三日坊主日記

本を読んだり、映画を見たり、宗教を考えたり、死刑や厳罰化を危惧したり。

池澤夏樹『憲法なんて知らないよ』

2006年05月15日 | 

少々長いけど、池澤夏樹『憲法なんて知らないよ』から引用。

五十年以上たってもまだ憲法とはどういうものかわかっていない人がいる。特に政治家にそういう人が多いから困ってしまう。
たとえば、「国民の権利と義務」のところに、国民の権利ばかり書いてあって義務がほとんどないと文句を言う。(略)
たしかに、国民の権利を書いた条項の方がずっと多い。だけど憲法というのはそういうものなんだ。もともと国というものが強すぎて困るから、それを憲法で制限することになった。
国というのはものすごく大きい。今の日本ならば一億三千万の人が国に属している。だから国を代理する立場の役人たちだってそれだけ大きな権限を持っている。
役人の方は専門家で法律の知識があるし、組織もある。予算だってたっぷりある。何かで個人と国が対立した場合、法律も知らない、たった一人の、お金もない個人はそのままではかなわない。
警察に呼ばれたら、普通の人は誰だってどきどきする。ライオンの前に立ったような気持ちになる。だって警察の後ろには国家があるから。
だから、国の強大な力の前に個人を対等の相手として立たせるために、憲法は国の力の方を制限して、なるべく個人を守るようにしている。
それが憲法というものの役割なんだ。
ある意味で、憲法は理想の表明だ。国をこういうふうに運営していこうという宣言だ。
憲法そのものは言葉でしかない。みんながその理想に向けて努力しなければ、憲法はすかすかになる。公布から五十六年、憲法に書かれたことで日本人の努力が足りなかった面は少なくない。
今、大臣たちや、国会議員や、裁判官や、官僚たちは第九九条に書かれたように「この憲法を尊重し、しっかり護る義務」を果たしているだろうか。憲法が邪魔と言わんばかりの発言は少なくないよ。

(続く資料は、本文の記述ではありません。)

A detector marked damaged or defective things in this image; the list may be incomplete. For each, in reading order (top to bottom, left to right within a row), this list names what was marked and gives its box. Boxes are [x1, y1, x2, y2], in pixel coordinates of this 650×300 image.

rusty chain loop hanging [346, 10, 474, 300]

今の憲法はアメリカの押しつけだから改正すべきだ、という意見をよく聞きます。
しかし、憲法の理念(国民主権、基本的人権の尊重、平和主義など)は素晴らしいものです。
国のために国民がいるのではありません。
国民のために国があるのです。
憲法を改正すべきだと主張する人は、国民なんて国のための歯車・道具だと考えているふしがあります。
憲法はなんのためにあるのか、理念は守っていかないと。

(追記)
安保法案に賛成した人、特に安倍首相に読んでほしいです。